I published this earlier but I think I did so prematurely. I published it without comment — just the picture and a shout out to Jill Craigie.
I watched Jill Craigie’s film The Way We Live at the end of 2017 whilst doing research for my day job in the BFI’s archive. I think I’d meant to write something about it for the blog but it fell to the bottom of the bottomless draft pile and I never did anything with it. I just had a draft with this film still in it.
I came across it again whilst doing one of my occasional draft pile trawls to see what scraps might trigger off new ideas and I ended up thinking it would make a pretty good “New Year’s Resolution” post all on its own.
“Less monotony please.” It’s a simple statement and one that is hard to argue with, but I ended up feeling like I had posted it disingenuously. To be honest, my life isn’t afflicted by monotony very much at all. In fact, I wouldn’t mind a bit more monotony in my life. The most monotony I’ve had these last few months has been these past few days between Christmas and New Year, during which I’ve been increasingly thinking about the fact that my job is precarious and if I don’t work I don’t get paid.
Having had nearly three weeks off work for the holidays (one unintentionally because I was delirious with a fever), January is gonna suck.
Such economic voids have occurred throughout this year, I’m sorry to say. Whenever I get sick; whenever my girlfriend wants to use up some of her holiday and go somewhere. Any bump in the road is a bump in my income. I hate it.
It’s interesting and depressing to think what has changed since Craigie’s film. The protesters say NO to the monotony of industrial labour, the repetitive nature of work, of the production line. It is the archetype of monotonous labour.
What are we monotonised by nowadays? It’s all internalised, the internal repetition of anxiety and intrusive thoughts. Life admin is the monotony I dread and I shirk it off far too often. My work ethic is fine. My life-work ethic is dire.
However, this seems to be the London way. It is always “interesting” here if only because this city swallows you up a fresh every couple of weeks, after every little hiccup. There’s a new challenge, a new worry, a new output, a new income. Things come and go and the only constant is the low hum of anxiety that emanates somewhere from the base of your skull, conveniently at the same pitch as the constant stream of traffic.
If I’m sounding a little melodramatic, having returned to London following Christmas at the in-laws, it’s because now all I’m thinking about is how my main freelance job that I’ve held for the last 15 months is coming to an end — again — as we finish up another project.
The last time we had a project come to an end I was overcome by dread. I had a month-long limbo when I didn’t know where my next pay cheque was coming from and it was horrific.
Freelancing in this way is not uncommon within the company I work for but it is uncommon within the photography industry as a whole. I can’t get a bunch of different jobs doing what I’m currently doing in other places. There’s no jumping to the next place when the current job ends. It’s not how anyone else works.
Thankfully, whilst previously in this short-term limbo (reader: they took me back), I had a couple of encouraging (but unsuccessful) job interviews and ended up taking on some additional work with Robin at Urbanomic as “publishing assistant” which I have loved. (Right now, helping to put together the releases for the first quarter of 2019 is so exciting. There’s so much good stuff on the way.) What this means, however, is that for the last six months of 2018, I’ve had one foot each in two very different industries and I really need that to change.

* **Task material**

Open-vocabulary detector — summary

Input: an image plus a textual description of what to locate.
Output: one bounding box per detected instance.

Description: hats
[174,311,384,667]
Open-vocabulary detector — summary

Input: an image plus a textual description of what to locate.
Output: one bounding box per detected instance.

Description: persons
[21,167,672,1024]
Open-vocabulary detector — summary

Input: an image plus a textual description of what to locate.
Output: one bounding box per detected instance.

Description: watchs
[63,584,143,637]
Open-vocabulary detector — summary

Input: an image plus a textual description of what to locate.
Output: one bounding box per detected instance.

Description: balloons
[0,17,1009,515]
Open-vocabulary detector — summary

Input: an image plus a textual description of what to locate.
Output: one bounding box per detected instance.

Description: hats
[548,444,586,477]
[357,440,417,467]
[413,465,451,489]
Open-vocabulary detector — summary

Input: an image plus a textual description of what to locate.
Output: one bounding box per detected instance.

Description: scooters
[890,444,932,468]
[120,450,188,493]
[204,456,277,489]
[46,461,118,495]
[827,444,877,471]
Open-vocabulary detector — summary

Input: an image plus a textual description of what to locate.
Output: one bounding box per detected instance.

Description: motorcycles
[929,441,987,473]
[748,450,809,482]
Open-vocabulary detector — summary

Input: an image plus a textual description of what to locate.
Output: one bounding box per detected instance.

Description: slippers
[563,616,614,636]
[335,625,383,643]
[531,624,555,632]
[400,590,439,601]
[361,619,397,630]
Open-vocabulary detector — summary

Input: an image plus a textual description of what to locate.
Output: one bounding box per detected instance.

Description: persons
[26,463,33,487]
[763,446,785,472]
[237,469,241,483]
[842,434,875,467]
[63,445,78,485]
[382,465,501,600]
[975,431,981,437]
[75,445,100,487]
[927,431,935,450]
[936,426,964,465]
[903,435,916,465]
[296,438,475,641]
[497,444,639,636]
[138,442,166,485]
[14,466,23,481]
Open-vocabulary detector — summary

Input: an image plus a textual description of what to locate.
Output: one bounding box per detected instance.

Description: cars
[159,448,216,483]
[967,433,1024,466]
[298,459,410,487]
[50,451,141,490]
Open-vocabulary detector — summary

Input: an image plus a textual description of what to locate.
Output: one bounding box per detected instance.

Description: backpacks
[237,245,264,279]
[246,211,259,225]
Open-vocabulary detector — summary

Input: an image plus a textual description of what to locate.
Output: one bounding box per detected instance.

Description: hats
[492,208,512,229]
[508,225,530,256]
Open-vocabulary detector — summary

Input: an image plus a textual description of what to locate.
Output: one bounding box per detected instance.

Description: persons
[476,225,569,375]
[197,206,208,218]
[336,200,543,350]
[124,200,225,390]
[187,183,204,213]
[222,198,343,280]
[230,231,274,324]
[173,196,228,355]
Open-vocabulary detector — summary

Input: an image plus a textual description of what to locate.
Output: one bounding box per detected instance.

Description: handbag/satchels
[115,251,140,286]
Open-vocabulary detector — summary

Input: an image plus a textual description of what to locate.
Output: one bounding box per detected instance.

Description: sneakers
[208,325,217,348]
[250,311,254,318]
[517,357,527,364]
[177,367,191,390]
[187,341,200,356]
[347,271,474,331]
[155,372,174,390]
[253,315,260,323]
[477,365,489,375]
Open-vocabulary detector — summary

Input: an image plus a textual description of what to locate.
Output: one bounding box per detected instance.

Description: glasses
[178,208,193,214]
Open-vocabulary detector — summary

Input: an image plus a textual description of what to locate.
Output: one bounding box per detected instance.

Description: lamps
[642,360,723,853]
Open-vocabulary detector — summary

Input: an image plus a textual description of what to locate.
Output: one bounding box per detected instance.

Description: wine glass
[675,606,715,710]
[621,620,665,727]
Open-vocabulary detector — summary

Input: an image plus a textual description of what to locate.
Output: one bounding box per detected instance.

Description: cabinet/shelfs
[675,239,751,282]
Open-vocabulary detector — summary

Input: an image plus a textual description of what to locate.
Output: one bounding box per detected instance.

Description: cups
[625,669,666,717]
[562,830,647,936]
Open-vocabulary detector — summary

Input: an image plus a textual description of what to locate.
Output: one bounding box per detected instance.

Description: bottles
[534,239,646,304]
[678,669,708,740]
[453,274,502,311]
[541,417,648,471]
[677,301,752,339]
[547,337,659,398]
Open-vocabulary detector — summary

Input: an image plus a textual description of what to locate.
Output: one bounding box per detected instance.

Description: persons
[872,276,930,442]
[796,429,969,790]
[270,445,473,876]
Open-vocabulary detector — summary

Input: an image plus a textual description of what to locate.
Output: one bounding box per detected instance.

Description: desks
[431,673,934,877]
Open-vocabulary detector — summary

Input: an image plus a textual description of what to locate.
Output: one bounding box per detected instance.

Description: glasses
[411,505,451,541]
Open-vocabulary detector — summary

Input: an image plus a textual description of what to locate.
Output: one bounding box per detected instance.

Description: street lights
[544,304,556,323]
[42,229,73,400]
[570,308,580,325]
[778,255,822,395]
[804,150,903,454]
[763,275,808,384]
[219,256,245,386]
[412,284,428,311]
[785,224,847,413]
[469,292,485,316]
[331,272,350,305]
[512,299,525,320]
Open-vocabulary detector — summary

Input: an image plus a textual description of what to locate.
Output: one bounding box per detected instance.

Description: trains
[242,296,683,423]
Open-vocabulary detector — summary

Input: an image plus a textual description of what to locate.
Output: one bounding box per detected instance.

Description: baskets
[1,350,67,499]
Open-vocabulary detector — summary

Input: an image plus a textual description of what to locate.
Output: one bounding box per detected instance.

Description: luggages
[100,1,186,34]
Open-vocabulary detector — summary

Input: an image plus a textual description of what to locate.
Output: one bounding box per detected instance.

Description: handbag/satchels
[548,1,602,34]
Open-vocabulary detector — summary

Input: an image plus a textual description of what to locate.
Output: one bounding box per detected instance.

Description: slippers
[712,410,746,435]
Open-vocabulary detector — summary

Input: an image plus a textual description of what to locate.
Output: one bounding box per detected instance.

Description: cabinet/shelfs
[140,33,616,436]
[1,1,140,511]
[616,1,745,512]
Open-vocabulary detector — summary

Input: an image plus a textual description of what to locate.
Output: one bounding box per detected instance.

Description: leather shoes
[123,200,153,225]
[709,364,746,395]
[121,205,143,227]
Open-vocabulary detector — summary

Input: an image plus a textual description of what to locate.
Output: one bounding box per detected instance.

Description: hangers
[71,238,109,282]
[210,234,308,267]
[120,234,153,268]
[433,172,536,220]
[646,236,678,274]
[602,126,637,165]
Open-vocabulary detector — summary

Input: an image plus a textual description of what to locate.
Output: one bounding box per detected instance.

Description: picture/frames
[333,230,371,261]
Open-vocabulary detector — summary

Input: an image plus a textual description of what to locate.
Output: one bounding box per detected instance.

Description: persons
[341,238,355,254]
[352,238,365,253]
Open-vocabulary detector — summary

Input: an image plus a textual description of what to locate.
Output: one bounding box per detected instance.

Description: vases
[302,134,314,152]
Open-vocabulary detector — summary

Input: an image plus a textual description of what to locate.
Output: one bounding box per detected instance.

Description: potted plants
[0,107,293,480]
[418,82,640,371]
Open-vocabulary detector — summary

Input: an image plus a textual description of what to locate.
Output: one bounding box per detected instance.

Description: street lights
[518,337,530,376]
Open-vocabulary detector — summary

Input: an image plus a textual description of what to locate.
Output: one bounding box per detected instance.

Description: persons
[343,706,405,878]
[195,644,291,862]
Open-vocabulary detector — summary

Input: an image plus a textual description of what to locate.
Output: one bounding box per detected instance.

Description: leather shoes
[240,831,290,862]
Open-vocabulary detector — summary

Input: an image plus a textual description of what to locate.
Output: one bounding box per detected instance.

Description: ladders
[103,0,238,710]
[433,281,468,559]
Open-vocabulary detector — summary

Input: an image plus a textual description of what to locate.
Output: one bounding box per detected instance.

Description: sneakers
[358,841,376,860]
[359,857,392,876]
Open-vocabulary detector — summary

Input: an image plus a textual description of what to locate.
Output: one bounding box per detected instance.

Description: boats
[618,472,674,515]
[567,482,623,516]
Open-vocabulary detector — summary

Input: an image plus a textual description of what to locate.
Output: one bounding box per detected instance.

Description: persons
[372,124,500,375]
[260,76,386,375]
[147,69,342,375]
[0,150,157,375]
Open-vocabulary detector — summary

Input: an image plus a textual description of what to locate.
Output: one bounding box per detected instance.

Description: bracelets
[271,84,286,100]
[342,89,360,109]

* **What this exercise asks**
(A) Decide whether each statement agrees with the post about freelancing and monotony, answering yes or no and quoting the words of the post that decide it: (i) the writer watched The Way We Live at the end of 2017; (ii) the writer had about one week off work for the holidays; (iii) the writer has held the main freelance job for the last 15 months.
(B) Write out the part of the entries that opens with their first line and closes with the line containing "[174,311,384,667]", both ends included, and nothing else.

* **Outputs in order**
(A)
(i) Yes: "I watched Jill Craigie’s film The Way We Live at the end of 2017"
(ii) No: "Having had nearly three weeks off work for the holidays"
(iii) Yes: "my main freelance job that I’ve held for the last 15 months"

(B)
Open-vocabulary detector — summary

Input: an image plus a textual description of what to locate.
Output: one bounding box per detected instance.

Description: hats
[174,311,384,667]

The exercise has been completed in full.